### Task to carry out
Please reproduce the lines below word for word, from the line containing "Is the reflective silver stripe at (x=518, y=203)" through the final line.

= = = =

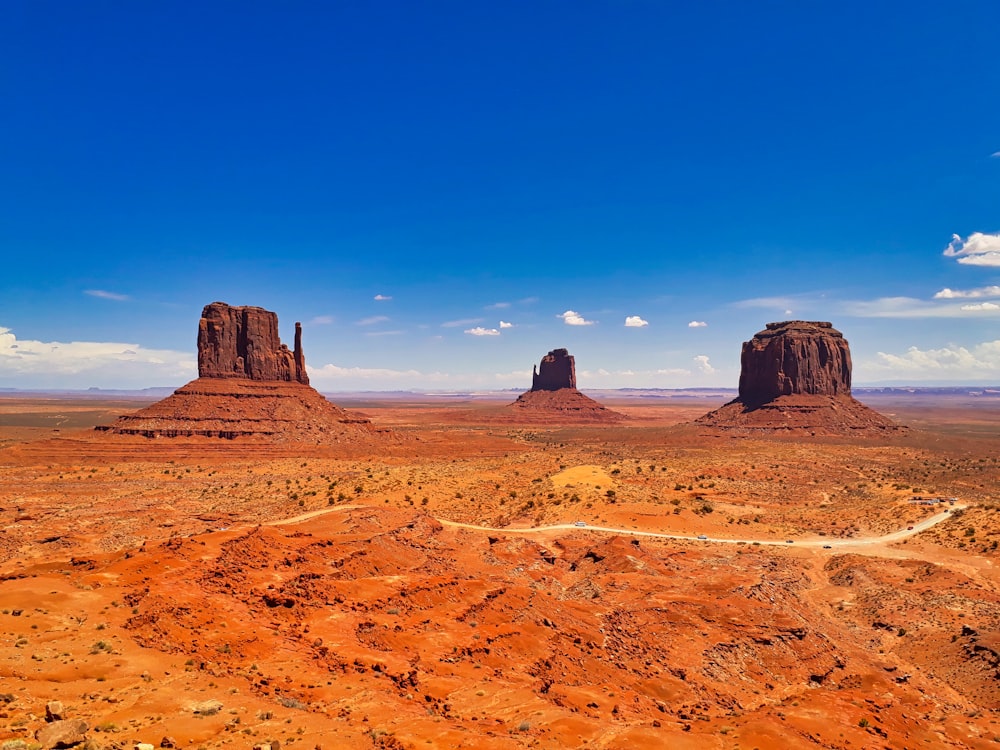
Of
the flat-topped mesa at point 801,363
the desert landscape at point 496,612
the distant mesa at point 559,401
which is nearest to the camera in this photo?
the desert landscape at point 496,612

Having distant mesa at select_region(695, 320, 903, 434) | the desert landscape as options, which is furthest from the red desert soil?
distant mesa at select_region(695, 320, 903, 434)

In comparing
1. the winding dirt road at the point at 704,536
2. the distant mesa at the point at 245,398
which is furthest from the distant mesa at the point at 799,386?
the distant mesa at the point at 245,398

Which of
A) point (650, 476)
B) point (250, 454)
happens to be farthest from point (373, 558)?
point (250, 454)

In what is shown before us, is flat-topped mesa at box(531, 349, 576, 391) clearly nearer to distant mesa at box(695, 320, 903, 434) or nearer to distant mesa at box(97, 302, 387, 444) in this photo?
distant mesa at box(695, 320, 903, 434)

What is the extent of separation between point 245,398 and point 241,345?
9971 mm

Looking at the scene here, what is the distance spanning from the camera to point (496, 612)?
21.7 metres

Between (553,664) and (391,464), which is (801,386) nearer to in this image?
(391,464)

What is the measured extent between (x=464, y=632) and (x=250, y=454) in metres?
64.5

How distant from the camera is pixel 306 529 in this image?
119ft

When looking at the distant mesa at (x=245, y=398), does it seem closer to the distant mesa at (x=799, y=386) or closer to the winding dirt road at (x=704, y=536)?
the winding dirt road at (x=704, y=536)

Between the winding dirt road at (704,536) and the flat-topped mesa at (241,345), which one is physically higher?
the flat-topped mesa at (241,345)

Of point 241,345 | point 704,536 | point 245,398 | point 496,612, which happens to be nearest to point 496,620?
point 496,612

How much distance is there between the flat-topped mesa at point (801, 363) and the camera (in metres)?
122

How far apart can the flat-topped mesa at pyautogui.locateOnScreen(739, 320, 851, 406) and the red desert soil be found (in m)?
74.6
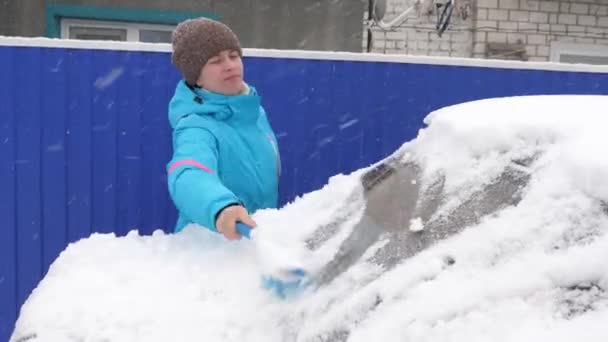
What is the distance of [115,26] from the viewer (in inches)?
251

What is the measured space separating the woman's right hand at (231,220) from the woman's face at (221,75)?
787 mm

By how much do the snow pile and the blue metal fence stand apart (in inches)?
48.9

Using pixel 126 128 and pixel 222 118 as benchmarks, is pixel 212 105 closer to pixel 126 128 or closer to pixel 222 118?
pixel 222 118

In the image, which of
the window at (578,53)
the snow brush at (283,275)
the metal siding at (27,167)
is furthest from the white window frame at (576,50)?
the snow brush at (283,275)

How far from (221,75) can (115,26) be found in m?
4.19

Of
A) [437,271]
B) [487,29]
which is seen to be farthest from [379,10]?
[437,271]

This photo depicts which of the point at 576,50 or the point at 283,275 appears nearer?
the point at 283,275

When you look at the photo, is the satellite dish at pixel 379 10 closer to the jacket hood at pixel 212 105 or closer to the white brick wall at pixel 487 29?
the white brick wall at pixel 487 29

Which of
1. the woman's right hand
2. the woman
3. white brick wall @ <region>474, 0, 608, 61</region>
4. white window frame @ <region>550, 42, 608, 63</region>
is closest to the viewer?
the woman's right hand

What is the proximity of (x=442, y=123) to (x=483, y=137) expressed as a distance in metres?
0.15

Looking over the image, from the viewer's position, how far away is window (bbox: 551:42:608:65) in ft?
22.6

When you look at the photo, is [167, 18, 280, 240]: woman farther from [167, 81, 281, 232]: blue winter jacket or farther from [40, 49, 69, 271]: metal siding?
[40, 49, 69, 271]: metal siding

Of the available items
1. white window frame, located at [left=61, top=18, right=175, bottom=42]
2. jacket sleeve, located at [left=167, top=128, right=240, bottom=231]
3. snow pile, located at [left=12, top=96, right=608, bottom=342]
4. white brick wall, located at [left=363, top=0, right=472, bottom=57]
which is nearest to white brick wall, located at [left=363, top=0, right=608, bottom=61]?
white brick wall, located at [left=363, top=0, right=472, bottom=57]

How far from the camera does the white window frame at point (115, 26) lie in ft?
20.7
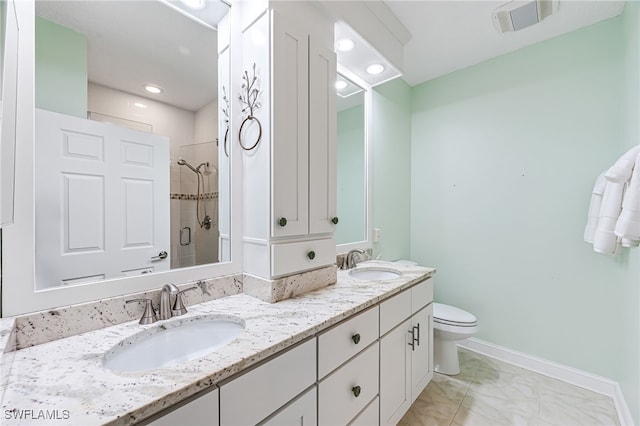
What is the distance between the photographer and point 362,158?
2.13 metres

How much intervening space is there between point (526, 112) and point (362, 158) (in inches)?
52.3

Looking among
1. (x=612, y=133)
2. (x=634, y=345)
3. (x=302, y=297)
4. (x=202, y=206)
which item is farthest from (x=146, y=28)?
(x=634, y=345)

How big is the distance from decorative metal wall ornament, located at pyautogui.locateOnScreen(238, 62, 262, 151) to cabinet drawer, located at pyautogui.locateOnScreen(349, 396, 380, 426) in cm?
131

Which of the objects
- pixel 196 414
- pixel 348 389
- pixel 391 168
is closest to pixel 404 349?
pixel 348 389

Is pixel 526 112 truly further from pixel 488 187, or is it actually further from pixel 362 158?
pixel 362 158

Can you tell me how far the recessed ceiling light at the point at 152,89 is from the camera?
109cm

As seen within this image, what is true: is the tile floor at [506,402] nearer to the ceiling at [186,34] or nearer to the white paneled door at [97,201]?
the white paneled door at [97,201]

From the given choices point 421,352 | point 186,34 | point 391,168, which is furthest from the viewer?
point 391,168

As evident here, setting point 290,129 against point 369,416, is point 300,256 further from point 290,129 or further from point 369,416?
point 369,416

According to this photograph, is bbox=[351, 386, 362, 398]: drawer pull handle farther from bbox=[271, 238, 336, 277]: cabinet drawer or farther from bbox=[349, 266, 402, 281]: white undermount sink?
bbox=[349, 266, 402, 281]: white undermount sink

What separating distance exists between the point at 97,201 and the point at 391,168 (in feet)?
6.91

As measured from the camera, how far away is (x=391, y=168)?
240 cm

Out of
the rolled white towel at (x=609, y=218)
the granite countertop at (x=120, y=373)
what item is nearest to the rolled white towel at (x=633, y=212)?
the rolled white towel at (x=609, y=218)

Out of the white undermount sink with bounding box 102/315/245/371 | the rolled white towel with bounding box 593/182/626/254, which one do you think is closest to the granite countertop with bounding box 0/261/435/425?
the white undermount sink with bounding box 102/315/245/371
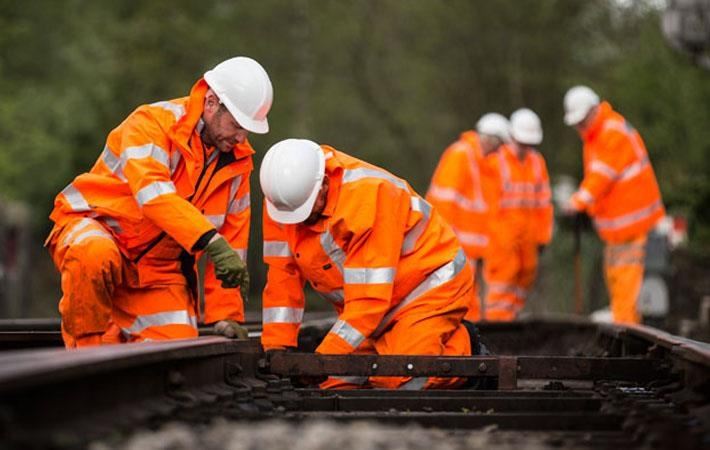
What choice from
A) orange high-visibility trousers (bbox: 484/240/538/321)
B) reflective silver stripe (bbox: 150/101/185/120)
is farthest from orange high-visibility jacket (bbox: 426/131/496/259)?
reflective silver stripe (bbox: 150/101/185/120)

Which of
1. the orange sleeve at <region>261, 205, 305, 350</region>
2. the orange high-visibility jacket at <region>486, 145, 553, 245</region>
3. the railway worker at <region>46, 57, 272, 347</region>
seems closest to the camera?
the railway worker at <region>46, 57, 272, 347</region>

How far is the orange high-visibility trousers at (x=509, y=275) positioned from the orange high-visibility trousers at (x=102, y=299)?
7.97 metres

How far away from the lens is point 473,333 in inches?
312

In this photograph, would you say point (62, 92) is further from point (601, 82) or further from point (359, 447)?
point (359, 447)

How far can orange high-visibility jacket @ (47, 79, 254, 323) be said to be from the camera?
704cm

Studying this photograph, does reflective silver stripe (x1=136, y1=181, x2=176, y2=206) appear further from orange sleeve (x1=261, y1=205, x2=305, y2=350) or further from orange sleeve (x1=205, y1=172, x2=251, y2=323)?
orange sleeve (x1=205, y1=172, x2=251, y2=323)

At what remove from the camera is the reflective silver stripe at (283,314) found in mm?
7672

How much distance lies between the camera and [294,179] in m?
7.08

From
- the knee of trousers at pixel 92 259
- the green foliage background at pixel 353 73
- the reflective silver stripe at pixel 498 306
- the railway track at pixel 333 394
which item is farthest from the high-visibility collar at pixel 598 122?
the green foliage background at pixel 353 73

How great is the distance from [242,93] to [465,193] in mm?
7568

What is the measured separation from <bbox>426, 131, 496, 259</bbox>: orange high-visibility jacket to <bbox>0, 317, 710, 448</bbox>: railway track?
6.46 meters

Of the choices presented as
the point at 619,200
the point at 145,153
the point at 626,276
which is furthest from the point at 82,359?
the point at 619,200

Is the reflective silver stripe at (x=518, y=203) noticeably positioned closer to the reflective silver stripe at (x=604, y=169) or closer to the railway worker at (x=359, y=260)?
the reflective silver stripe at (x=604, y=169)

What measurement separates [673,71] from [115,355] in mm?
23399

= = = =

### Result below
Is the reflective silver stripe at (x=518, y=203) noticeably positioned closer to the reflective silver stripe at (x=604, y=169) or closer to the railway worker at (x=359, y=260)?
the reflective silver stripe at (x=604, y=169)

What measurement separates [673,71] from [115,355] in mm?
23399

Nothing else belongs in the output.